Nota do MTST sobre os ataques ao Fundo de Desenvolvimento Urbano (FUNDURB) em SP

Neste momento de pandemia do Coronavírus, os esforços de todos deveriam estar empregados para minimizar os impactos desta ampla crise na vida da população, com um olhar especial aos mais vulneráveis.

No entanto, correm na Câmara Municipal de São Paulo os Projetos de Lei (PL) nº 225/2020 e nº 217/2020, que atendem exclusivamente aos interesses das grandes construtoras e incorporadoras de São Paulo, colocando os lucros das empresas acima das vidas e dos direitos sociais. Um absurdo!

A duas propostas solicitam alterações consideráveis no Plano Diretor e a redução de 50% nas Outorgas Onerosas (tributo pago pelas empresas para construir imóveis maiores do que o permitido pelo Plano Diretor em determinadas regiões da cidade). Não se tratam de medidas para reduzir o déficit habitacional de São Paulo, ou para garantir o acesso à moradia pelas famílias mais pobres, muito pelo contrário.
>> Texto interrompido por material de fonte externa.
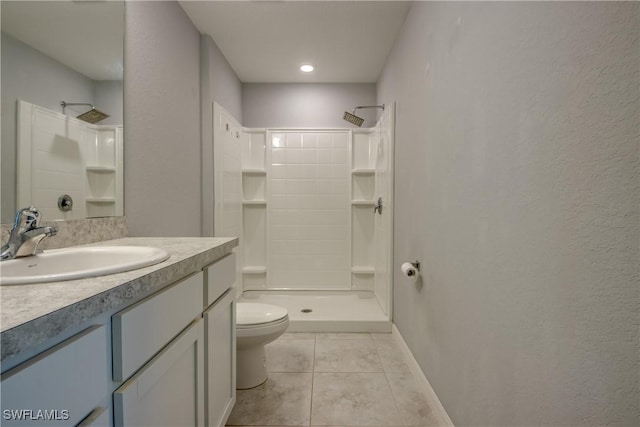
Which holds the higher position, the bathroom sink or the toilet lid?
the bathroom sink

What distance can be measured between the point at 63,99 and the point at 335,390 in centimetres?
185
Essas propostas visam atender o mercado imobiliário, liberando a construção de apartamentos maiores em regiões desenvolvidas, com menor custo para as empresas e postergando o pagamento dos tributos. Sabemos bem que esses apartamentos são direcionados para o consumo das famílias com renda mais alta, que garantem maiores lucros para as empresas.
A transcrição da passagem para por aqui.